Il sindaco: tenta la marcia indietro dicendo: "Non e' stato effettuato NESSUN RICONOSCIMENTO UFFICIALE, ne' consegnata alcuna targa come erroneamente riportato da qualche quotidiano ( e prontamente smentito....). Mi e' stato chiesto semplicemente un commento e ho fornito il mio parere." e ancora "Io sono stato intervistato dai giornalisti in quanto Sindaco del Comune in cui risiede Mirko Rosa, titolare del Compra Oro, ovvero colui che ha promesso la famosa "taglia" o ricompensa a chiunque avrebbe fornito indicazioni utili a trovare l'assassino." o anche "credo che si stia francamente esagerando: non ho glorificato nessuno nè incoronato alcuno. Mi sono limitato semplicemente a commentare positivamente un gesto di un privato cittadino che ha contribuito in maniera determinante a catturare un assassino... [...] Ho commentato un gesto...non ho espresso nessuna altra considerazione sulla persona (che conosco poco!!), sulla sua attività commerciale o altro ancora....Poi posso anche capire che avvicinandomi alle Elezioni si voglia strumentalizzare tutto!!!!"

Ma allora, sorgono spontanee alcune domane: se si è trattato di una semplice intervista perchè è stata fatta nella sala consiliare e alla presenza di Mirko Rosa, del suo avvocato e di diversi giornalisti? Chi li ha convocati? Di chi è stata l'iniziativa? Si può utilizzare la sala consiliare per iniziative personali?

O ancora, per lo meno, ci aspettiamo qualche smentita ufficiale sugli organi di stampa che evidentemente hanno riportato in modo inesatto quanto successo e dichiarato dal Sindaco.  

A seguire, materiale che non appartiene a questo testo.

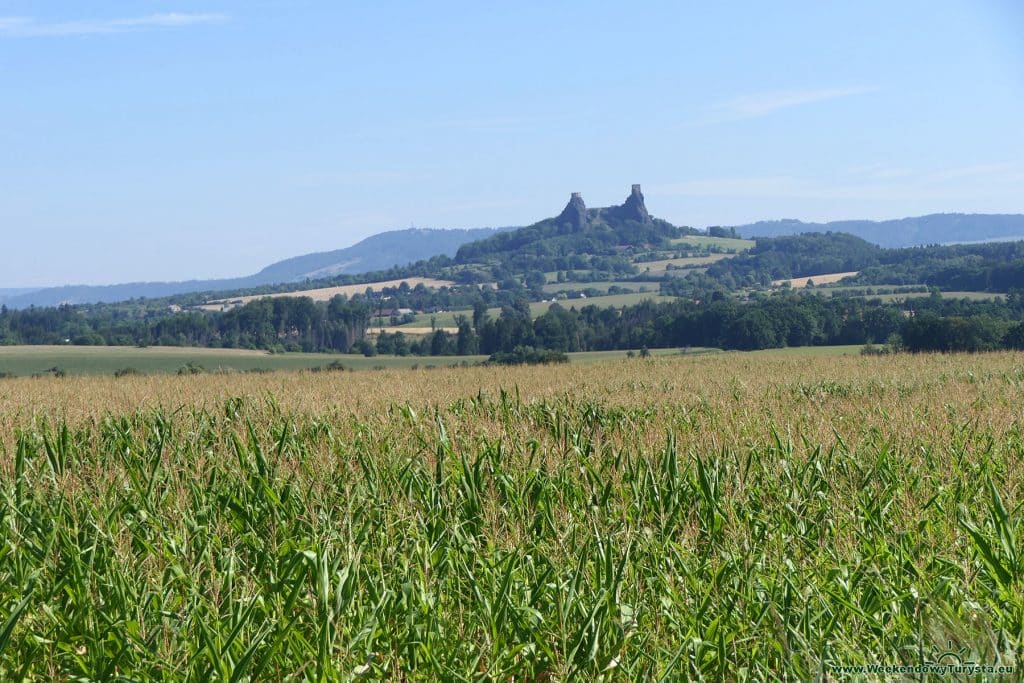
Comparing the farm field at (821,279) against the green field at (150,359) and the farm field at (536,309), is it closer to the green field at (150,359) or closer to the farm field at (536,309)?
the farm field at (536,309)

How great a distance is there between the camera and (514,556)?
Result: 5.33m

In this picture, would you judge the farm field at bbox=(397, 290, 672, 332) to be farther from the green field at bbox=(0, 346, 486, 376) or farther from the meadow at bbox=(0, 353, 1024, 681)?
the meadow at bbox=(0, 353, 1024, 681)

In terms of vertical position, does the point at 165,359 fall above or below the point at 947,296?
below

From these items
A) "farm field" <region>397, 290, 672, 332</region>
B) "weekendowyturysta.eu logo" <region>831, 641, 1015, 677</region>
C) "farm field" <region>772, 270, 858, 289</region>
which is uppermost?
"weekendowyturysta.eu logo" <region>831, 641, 1015, 677</region>

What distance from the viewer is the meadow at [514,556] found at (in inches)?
178

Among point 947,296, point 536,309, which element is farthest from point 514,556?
point 536,309

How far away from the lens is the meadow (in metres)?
4.51

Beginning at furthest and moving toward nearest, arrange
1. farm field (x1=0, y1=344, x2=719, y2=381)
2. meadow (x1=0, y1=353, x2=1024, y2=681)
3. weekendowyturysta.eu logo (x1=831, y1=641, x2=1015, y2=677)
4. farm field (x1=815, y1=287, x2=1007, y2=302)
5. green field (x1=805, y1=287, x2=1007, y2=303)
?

Non nel mio nome, sindaco Magistrali!


Nasce anche una pagina facebook per dire: Non nel mio nome!

Il sindaco ha parlato a titolo personale (o forse al più per la sua maggioranza), non certo a nome nostro!

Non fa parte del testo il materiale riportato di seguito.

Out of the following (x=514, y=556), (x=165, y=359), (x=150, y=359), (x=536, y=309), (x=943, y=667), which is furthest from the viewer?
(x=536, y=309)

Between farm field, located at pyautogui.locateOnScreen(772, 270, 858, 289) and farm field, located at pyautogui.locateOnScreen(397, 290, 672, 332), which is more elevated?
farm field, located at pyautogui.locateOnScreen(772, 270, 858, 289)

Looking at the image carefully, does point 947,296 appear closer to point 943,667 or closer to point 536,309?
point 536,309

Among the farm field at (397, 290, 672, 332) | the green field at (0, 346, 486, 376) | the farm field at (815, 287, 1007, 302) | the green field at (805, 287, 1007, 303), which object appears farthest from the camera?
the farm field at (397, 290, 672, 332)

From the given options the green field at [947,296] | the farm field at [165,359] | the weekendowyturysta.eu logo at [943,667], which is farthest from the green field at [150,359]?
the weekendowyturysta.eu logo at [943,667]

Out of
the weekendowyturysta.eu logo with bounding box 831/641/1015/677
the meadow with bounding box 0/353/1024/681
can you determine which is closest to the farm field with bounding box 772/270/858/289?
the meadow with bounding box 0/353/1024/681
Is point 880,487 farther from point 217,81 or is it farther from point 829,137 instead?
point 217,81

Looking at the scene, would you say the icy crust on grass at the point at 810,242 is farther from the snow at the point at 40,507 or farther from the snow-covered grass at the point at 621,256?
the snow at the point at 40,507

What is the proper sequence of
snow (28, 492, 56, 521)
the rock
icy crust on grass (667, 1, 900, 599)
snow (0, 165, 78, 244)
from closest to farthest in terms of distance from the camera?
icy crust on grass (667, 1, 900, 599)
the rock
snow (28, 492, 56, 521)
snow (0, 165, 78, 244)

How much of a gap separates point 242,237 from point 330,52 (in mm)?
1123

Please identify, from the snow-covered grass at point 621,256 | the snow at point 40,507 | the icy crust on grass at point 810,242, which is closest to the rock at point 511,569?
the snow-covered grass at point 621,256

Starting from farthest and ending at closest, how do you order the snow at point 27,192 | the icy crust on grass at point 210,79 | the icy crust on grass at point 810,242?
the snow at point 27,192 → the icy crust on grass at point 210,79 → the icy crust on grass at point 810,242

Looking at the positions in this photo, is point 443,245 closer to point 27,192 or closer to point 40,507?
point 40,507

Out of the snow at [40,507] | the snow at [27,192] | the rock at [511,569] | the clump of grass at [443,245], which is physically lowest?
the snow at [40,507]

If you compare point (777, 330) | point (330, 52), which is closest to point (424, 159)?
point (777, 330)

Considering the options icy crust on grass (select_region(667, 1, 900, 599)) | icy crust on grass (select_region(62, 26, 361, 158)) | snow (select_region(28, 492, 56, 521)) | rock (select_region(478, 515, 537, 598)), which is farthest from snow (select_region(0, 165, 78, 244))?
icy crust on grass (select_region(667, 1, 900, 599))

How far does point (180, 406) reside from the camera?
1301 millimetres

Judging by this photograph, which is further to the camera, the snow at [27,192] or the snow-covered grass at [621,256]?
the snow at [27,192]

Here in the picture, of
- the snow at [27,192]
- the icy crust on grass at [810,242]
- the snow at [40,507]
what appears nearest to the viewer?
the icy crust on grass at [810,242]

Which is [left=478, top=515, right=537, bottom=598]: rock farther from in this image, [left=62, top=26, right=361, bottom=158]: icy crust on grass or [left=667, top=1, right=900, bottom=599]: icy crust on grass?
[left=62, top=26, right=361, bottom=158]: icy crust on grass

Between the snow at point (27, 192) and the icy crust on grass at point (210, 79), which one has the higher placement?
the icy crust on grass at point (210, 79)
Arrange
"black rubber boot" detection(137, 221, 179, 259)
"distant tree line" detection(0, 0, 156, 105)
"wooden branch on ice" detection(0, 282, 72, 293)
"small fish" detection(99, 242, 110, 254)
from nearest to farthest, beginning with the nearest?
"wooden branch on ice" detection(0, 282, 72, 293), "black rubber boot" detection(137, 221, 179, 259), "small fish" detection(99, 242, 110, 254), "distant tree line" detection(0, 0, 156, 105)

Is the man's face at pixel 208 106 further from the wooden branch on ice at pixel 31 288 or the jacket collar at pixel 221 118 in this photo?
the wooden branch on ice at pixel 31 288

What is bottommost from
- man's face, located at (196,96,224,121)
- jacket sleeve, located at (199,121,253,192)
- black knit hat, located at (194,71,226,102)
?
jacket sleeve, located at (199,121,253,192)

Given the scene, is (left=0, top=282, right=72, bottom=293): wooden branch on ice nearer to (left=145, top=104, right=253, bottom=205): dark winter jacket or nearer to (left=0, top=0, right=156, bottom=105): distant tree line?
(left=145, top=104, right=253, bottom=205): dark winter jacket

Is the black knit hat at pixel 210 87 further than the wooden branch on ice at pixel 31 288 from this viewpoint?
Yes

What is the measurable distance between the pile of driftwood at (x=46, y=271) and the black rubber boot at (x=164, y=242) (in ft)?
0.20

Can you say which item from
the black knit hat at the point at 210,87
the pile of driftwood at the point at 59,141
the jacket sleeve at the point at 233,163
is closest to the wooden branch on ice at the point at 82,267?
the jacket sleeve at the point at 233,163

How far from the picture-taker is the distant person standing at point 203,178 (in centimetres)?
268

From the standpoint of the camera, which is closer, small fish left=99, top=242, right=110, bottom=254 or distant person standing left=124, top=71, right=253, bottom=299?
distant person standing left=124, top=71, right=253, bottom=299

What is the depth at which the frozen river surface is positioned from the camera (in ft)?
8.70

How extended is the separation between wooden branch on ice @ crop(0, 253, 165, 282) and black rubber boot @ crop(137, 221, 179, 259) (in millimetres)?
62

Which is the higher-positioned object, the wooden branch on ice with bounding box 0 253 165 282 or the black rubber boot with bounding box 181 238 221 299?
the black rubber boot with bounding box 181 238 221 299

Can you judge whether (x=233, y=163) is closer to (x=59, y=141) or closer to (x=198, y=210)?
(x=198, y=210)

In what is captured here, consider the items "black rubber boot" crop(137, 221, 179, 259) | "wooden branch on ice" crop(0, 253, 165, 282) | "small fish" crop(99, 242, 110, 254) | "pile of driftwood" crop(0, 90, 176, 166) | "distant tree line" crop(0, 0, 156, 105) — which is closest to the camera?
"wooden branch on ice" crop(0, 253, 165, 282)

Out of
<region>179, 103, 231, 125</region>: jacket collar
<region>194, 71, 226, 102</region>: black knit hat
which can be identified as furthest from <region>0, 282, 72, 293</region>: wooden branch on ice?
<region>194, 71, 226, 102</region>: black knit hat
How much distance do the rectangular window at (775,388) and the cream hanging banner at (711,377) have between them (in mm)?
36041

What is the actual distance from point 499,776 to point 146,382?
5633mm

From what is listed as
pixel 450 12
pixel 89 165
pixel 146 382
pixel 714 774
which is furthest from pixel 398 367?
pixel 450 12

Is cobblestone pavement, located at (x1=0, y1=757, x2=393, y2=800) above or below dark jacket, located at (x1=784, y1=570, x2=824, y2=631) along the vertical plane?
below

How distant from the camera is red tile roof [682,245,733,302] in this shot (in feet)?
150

Aggiungiamo qui sotto, nello spazio dei commenti il nostro: "non nel mio nome, sindaco Magistrali!!"

mercoledì 4 settembre 2013

Quando si strumentalizza la morte



Di strumentalizzazione e di atto di sciacallaggio aveva già parlato il sindaco di Saronno Luciano Porro (oggi da Rosa definito “uno sfigato” e al quale portiamo la nostra solidarietà per i volgari insulti ricevuti) che aveva anche invitato i camion vela di Mirko Rosa a non transitare per le vie del paese.
Ci riferiamo naturalmente alla taglia di 50.000 euro che Mirko Rosa aveva istituito nel mese di agosto per chi avesse aiutato le forze di polizia a trovare l'assassino della gioielliera di Saronno.
Un impasto mediaticamente esplosivo (ma umanamente inaccettabile) di pubblicità e megalomania sembrava animare l'iniziativa da Far West di chi aveva già paragonato sé stesso a Gesù Cristo e aveva fatto inginocchiare al suo miracoloso cospetto niente di meno che lo stesso Papa.
La realtà però, purtroppo, supera spesso la fantasia ed ecco che oggi Magistrali decide di premiare Mirko Rosa (su cui basta una semplice ricerca in Google per informarsi) con una cerimonia celebrata nel nostro municipio dichiarando: “Come sindaco non posso che essere onorato di contare un imprenditore come Rosa fra i nostri neoconcittadini” riconoscimento obbligato per una “Amministrazione sempre stata molto sensibile ai temi della giustizia e della legalità”, per dirla sempre con le parole di Magistrali.
Noi naturalmente ci dissociamo in maniera totale dall’iniziativa (rispetto alla quale ne faremo certamente seguire delle altre di condanna), non ci sentiamo affatto orgogliosi di simili concittadini, e non siamo d'accordo con niente di quanto dichiarato da Magistrali.
Vogliamo dire forte che non ci sentiamo più rappresentati da un primo cittadino che ormai parla solo a titolo personale e non certo a nome di un intero paese.